A tal segunda vaga ameaçadoramente prevista desde o início ... a tal segunda onda, que feita um tsunami mortal, varreria sem piedade e mais destrutivamente  ainda, de uma forma cirúrgica, país a país, nos trilhos já martirizados e por ela percorridos, parece estar aí !!!

O Outono a chegar à nossa terra, o desbloqueio inevitável e urgente do imobilismo e confinamento a que fomos votados no início do flagelo, o retomar da tentativa de alguma normalidade, com o recomeço escolar e com a reactivação de serviços e actividades, muitas delas passando outra vez de tele trabalho a prestação presencial ... uma necessária e expectável maior utilização dos transportes públicos em inerência, entre outros aspectos, tornam preocupante, a evolução do contágio em todo o país.
Os números actuais já deixam apreensivos todos os cidadãos, e colocam o Governo e as autoridades de saúde, num espartilho sem tamanho, entre a responsabilidade sanitária sobre toda a população e a gravidade da situação de um país cuja economia em ruptura não pode de nenhuma forma, voltar a fechar.

# # # # # # #

## Tarefa 1
Segundo o texto sobre a segunda vaga, entre que duas coisas ficam o Governo e as autoridades de saúde num espartilho?
## Tarefa 2
Enumere os aspetos que, segundo o texto sobre a segunda vaga, tornam preocupante a evolução do contágio em todo o país.
## Tarefa 3
Prossiga o texto sobre a segunda vaga a partir da última frase apresentada.

## Dados apresentados
# # # # # # #

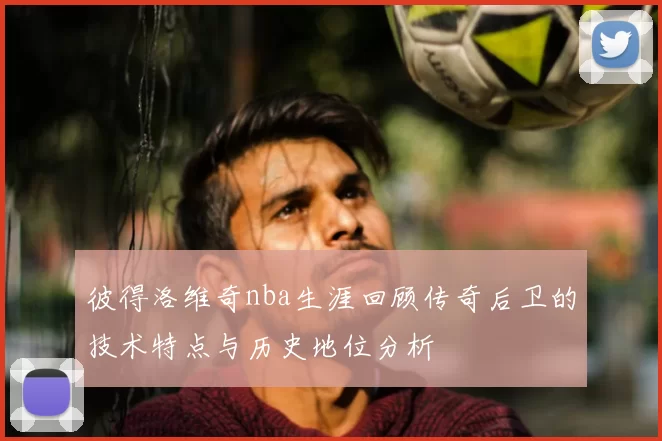 彼得洛维奇nba生涯回顾传奇后卫的技术特点与历史地位分析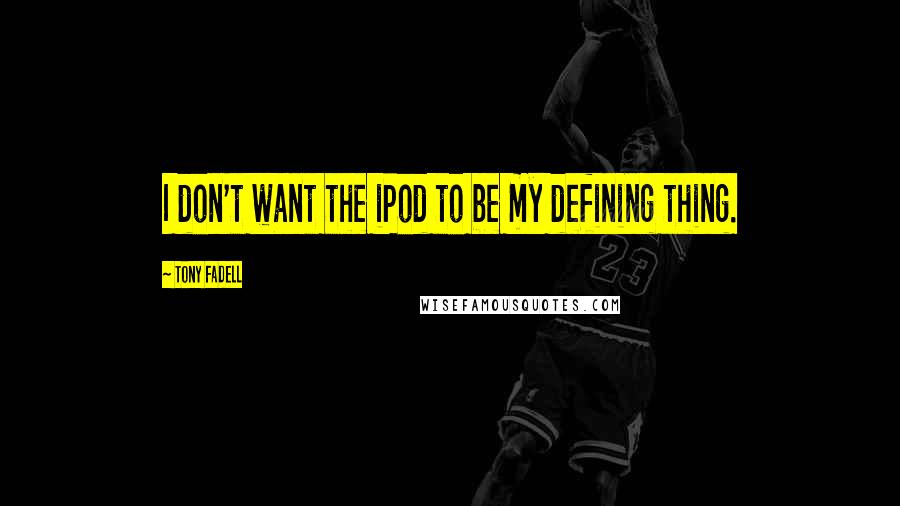 Tony Fadell Quotes: I don't want the iPod to be my defining thing.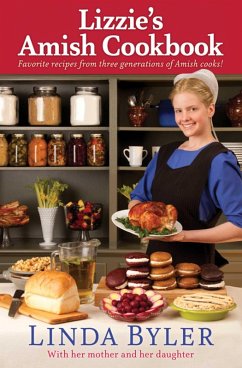 Lizzie's Amish Cookbook (eBook, ePUB) - Byler, Linda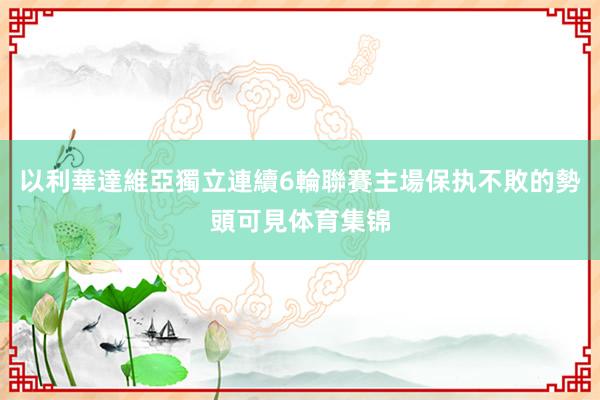 以利華達維亞獨立連續6輪聯賽主場保执不敗的勢頭可見体育集锦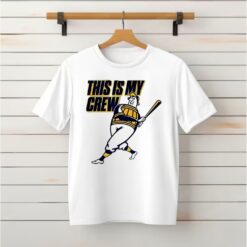 2025 Brewers Powder This Is My Crew shirt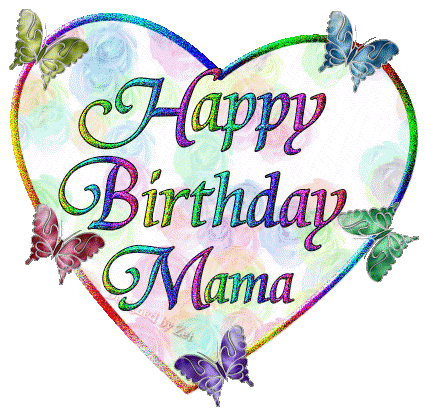 "Happy birthday mama."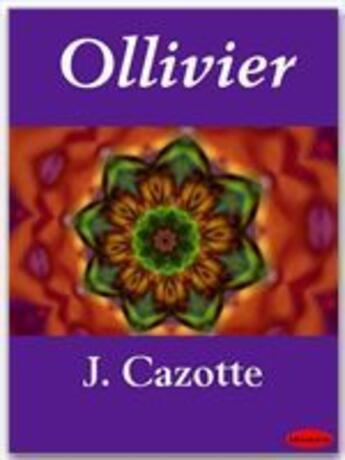 Couverture du livre « Ollivier » de Jacques Cazotte aux éditions Ebookslib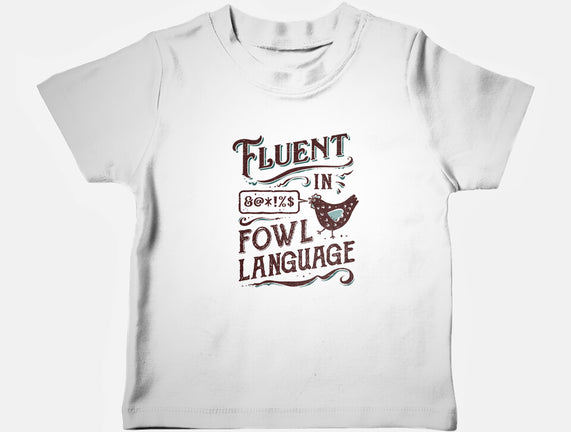 Fluent In Fowl Language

# # # # # # #

## Resposta 1
Entre a responsabilidade sanitária sobre toda a população e a gravidade da situação de um país cuja economia em ruptura não pode, de nenhuma forma, voltar a fechar.

## Resposta 2
- O Outono a chegar
- O desbloqueio inevitável e urgente do imobilismo e confinamento
- O retomar da tentativa de alguma normalidade, com o recomeço escolar e com a reactivação de serviços e actividades
- A maior utilização dos transportes públicos

## Resposta 3
A situação brutalmente adversa do turismo, da restauração, das empresas sem capacidade de garantirem já os postos de trabalho, com o consequente aumento do índice de desemprego ... as exportações que caíram a pique e demoram para se reerguer ... estão a lançar para a miséria, muitos e muitos agregados familiares !
Ou seja, vive-se neste momento uma verdadeira prova de fogo, a que o Governo respondeu, em tentativa de embolizar a situação, com o decreto de um novo Estado de Contingência, já a partir do próximo dia 15 !
As restrições acentuar-se-ão, as medidas impostas à protecção individual e colectiva serão mais rigorosas e apertadas, os cuidados a observar ainda mais exaustivos. 
Em suma, voltaremos a sentir o peso de um  novo isolamento mais exigente, de um maior afastamento e solidão outra vez ... de uma vivência excepcional e mais desgastante ainda ... nós, os que já nos sentimos tão fragilizados e cansados e que psicologicamente ( sobretudo as pessoas de faixas etárias mais avançadas ) percebemos claramente, uma resiliência a esfrangalhar-se dia após dia !...

Bom ... aonde os figos me trouxeram !!! 😄😄😄

Até amanhã !  Fiquem bem, por favor !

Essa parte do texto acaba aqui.